We watch ourselves change knowing that little by little a lot of what was once easy for us is being replaced by frustration because Rheumatoid Arthritis is stealing our strength along with our abilities leaving us as its mercy. Accepting these changes is filled with difficulty for us but more for those in our lives because in reality they to do not get the magnitude of RA and its effects. We must be fair, there are some who does and for that we are grateful. It is not easy watching the people we love watch us as we struggle knowing that it is out of our control what is happening to us. Even though there may not always be the physical changes that can be seen, it is without a doubt we are changing. We hurt deeply inside literally, emotionally and throughout our daily lives as we try to adjust to the new life we have to live. We don’t want to be stuck in this pain ridden limbo of wondering what will we lose next to this disease. The point is, these losses may not be major in the eyes of many but to us they are great. Something as simple as not being able to comb your hair or open a jar because your hands hurt so bad is what we face. Having RA gives us a new outlook on what doing less can really mean. Yet our desire is to have a full life filled with making ourselves happy and those in our lives but as it stand that can be tough sometimes.
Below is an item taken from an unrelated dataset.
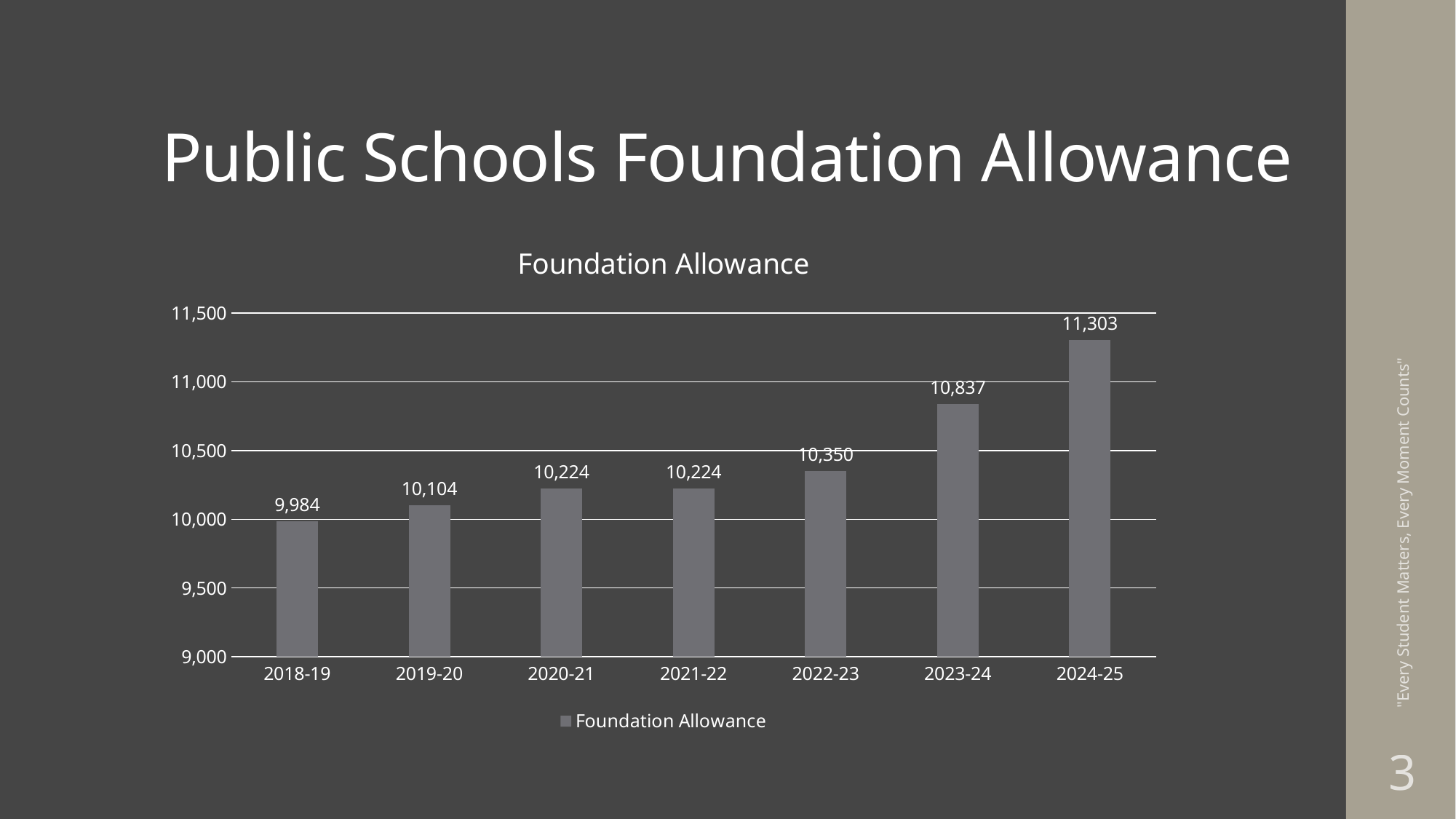
Which year has the highest Foundation Allowance? 2024-25 What is the Foundation Allowance value for 2018-19? 9,984 What is the difference between the Foundation Allowance for 2024-25 and 2023-24? 466 How many years are shown on the x axis of the chart? 7 What is the Foundation Allowance value for 2022-23? 10,350 What is the difference between the Foundation Allowance for 2019-20 and 2018-19? 120 Which year has the lowest Foundation Allowance? 2018-19 Which is larger, the Foundation Allowance for 2022-23 or for 2021-22? 2022-23 Is the Foundation Allowance for 2023-24 greater or less than 11,000? less Do the Foundation Allowance values generally rise or fall from 2018-19 to 2024-25? rise What is the Foundation Allowance value for 2024-25? 11,303 What kind of chart is shown on the slide? bar chart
Losing ourselves to Rheumatoid Arthritis is such a sad and devastating thing that we fight each and every day. There are no set rules when it comes to how each one of us is affected by having this disease because it damages each one of us in ways that are different but the same. It leaves us feeling guilty for what we can’t do, sad for what we haven’t done and feeling hopeless for what we will never be able to do. As we struggle with the guilt, the isolation, the physical and emotional pain of Rheumatoid Arthritis, we look back at our lives and remember how we were but now we have to try hard to accept how our life is now and work hard to make the best out of a difficult situation. We have lost a part of ourselves to this disease but we as sufferers are not losers. We fight harder than people know or imagine because we are fighting even while we are walking, standing, sitting or laying in bed because this disease is always at work.